Yes, not quite what I meant


----------



## Dave-o (Aug 23, 2015)

I know it's not what you meant, but it's the way this thread is started with let's all find me 'a job'.

A job in what? What industry? What qualifications does the OP have? Years of experience? Throw us a bone here.


----------



## XDoodlebugger (Jan 24, 2012)

darwish said:


> I just spoke to someone, he works in a financial company. I told I had applied for this job advertised on there website and was wondering if he can take my CV to his manager. He agreed but he also said that those application through the website no one looks at. That's is exactly why I started this and that is an example of who you know and not what you know. My spirits are up and down to be honest. In the morning I start applying and looking and once the generic resections start coming in it gets a bit down. But in the end I am blessed with a great wife and 2 beautiful children and I hope the job situation will change soon


Been there done that.........

The job I had before this one I ran into the same thing, the job posting looked like they wrote it from my CV line items. Applied online and called multiple times but couldn't get a response. A month later another position was advertised with the same company that even MORE closely fit my skill set. I really did my research this time and found out the name of every top manager in the business and sent my CV to each of them. The man who would hire me didn't receive his copy but the marketing guy I sent one to walked over to that manager with it and I got the job. At the initiation I asked why I didn't get a call back the first time and they told me they received 500 applications and I was simply overlooked.

You need to think outside of the box sometimes, and do not make those spelling/grammar mistakes when you apply that you constantly make posting here.

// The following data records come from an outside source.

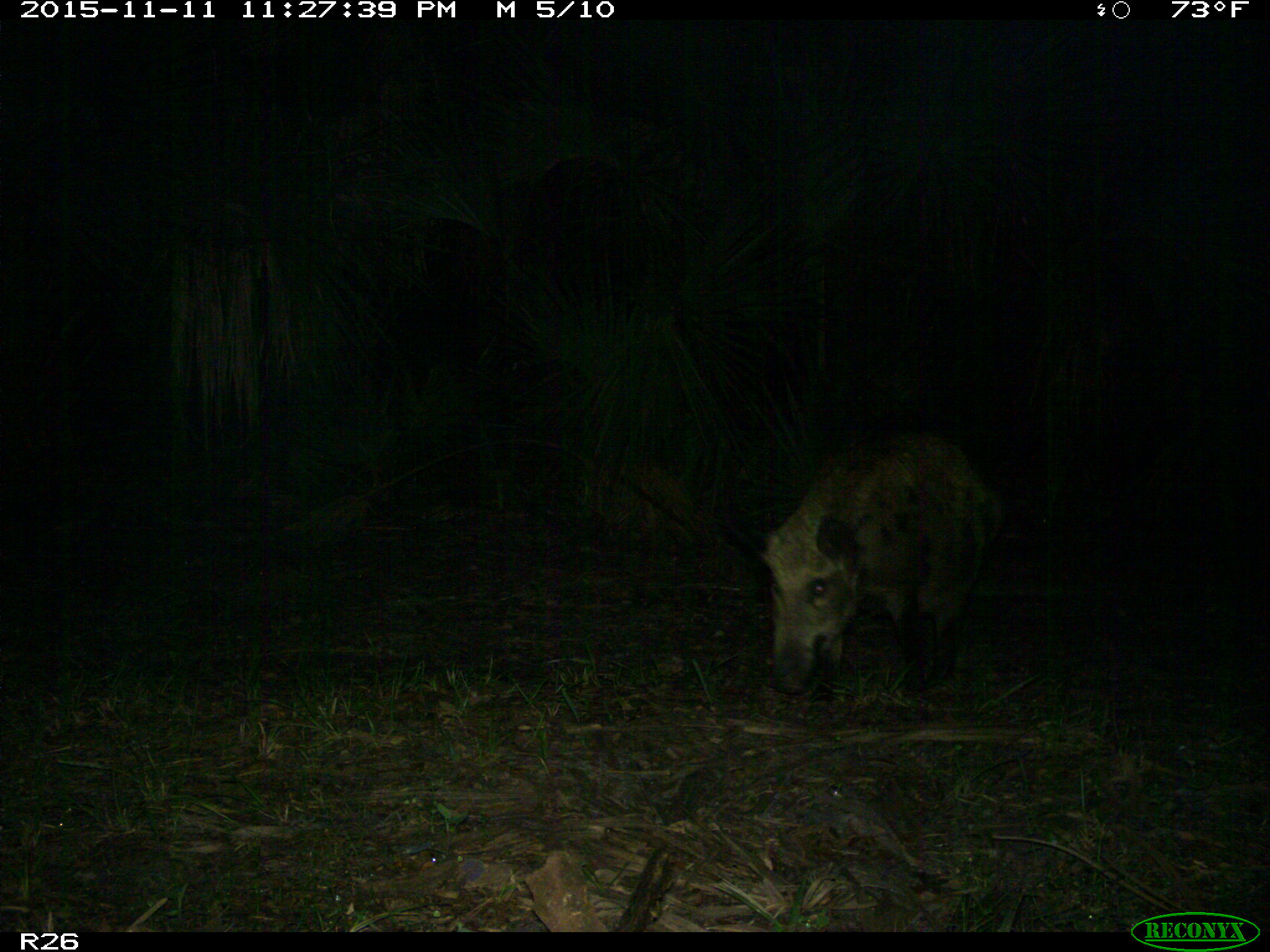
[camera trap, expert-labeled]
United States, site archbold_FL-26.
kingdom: Animalia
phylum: Chordata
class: Mammalia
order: Artiodactyla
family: Suidae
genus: Sus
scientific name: Sus scrofa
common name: wild boar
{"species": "Sus scrofa (wild boar)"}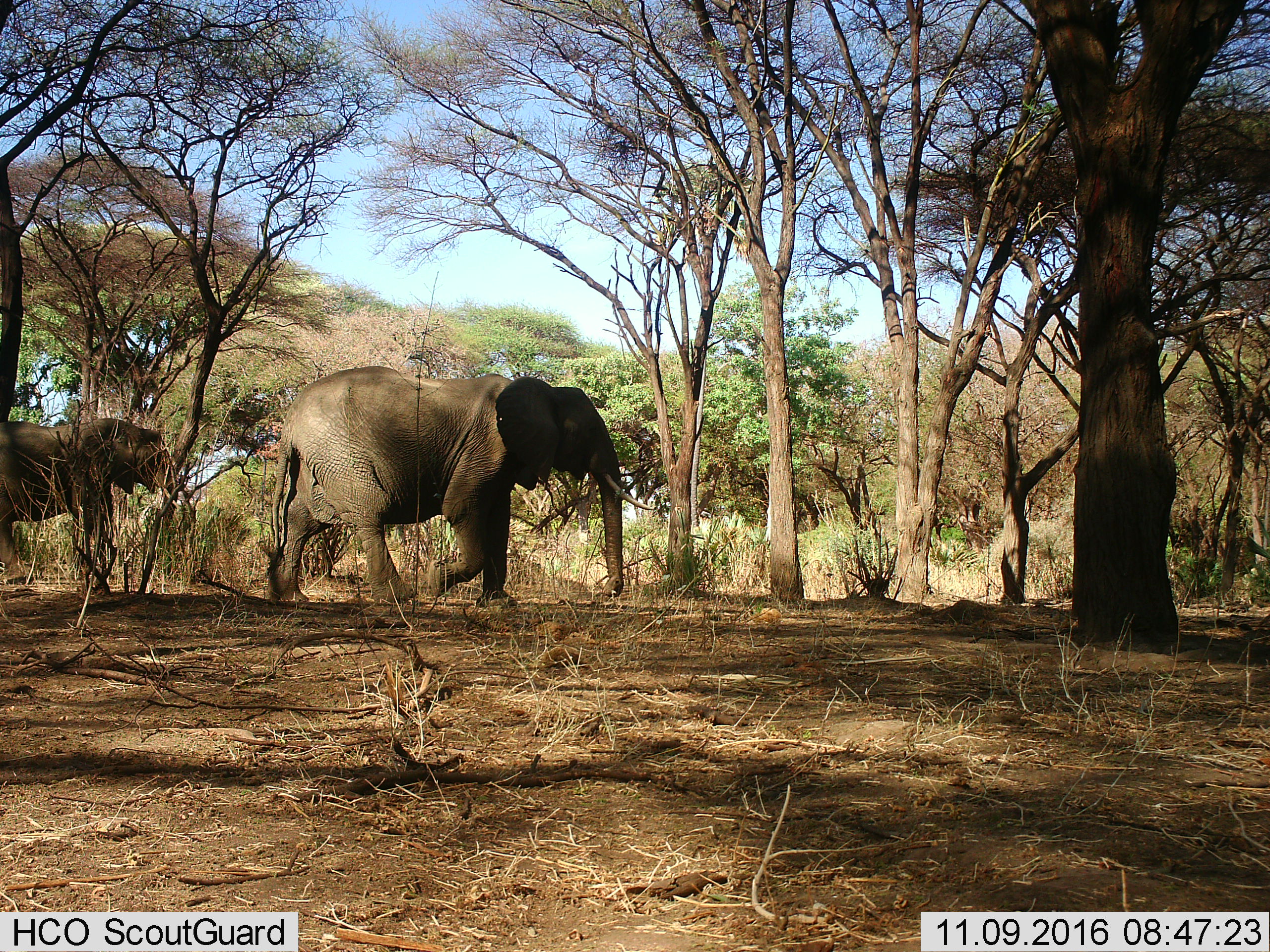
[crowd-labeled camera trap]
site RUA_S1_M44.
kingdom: Animalia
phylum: Chordata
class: Mammalia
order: Proboscidea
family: Elephantidae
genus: Loxodonta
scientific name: Loxodonta africana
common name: african bush elephant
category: elephant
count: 2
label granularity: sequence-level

It of course doesn't matter on a forum but if you are doing the same thing in business communications you would immediately disqualify yourself from my consideration (in a management or professional roll).


----------



## TallyHo (Aug 21, 2011)

Three pages and he still hasn't told us what he does or what kind of job he's looking for.


----------



## XDoodlebugger (Jan 24, 2012)

TallyHo said:


> Three pages and he still hasn't told us what he does or what kind of job he's looking for.


Maybe he is one of those "any suitable position" type of guys?


----------



## Racing_Goats (Sep 5, 2015)

XDoodle****** said:


> Maybe he is one of those "any suitable position" type of guys?


I did that **** once.. emasculation and 'accompanying' wife/partner often drives you to apply for anything you can find, suitable or not


----------



## darwish (Mar 21, 2016)

I think this is good. Not really what I intended for this chat, but its nice to hear experiences and advice from people who've been there. 
I am a banking and financial service professional with 15 years of experience. I am looking for a job in that sector and government........ anything really that fits.
The point about spelling is well taken and all the other points really
TallyHo, I am generally a positive person and I try to keep away from negativity, please if you don't have a positive contribution.........


----------



## Racing_Goats (Sep 5, 2015)

darwish said:


> I think this is good. Not really what I intended for this chat, but its nice to hear experiences and advice from people who've been there.
> I am a banking and financial service professional with 15 years of experience. I am looking for a job in that sector and government........ anything really that fits.
> The point about spelling is well taken and all the other points really
> TallyHo, I am generally a positive person and I try to keep away from negativity, please if you don't have a positive contribution.........


In a lot of cases because of the way things work here (in many but not all organisations) you might find you need to apply for jobs at a higher level or grade than you would be applying for in a home country, both to justify a salary expectation and to meet expectations of a lot of employers in terms of how seniority is often directly or indirectly linked to nationality :/


----------



## darwish (Mar 21, 2016)

I spoke to a recruiter yesterday. He told me companies here send them a list of things the candidate should have. He said if one thing on that list the candidate does not have in a lot of cases they are not even willing to look at his/her CV


----------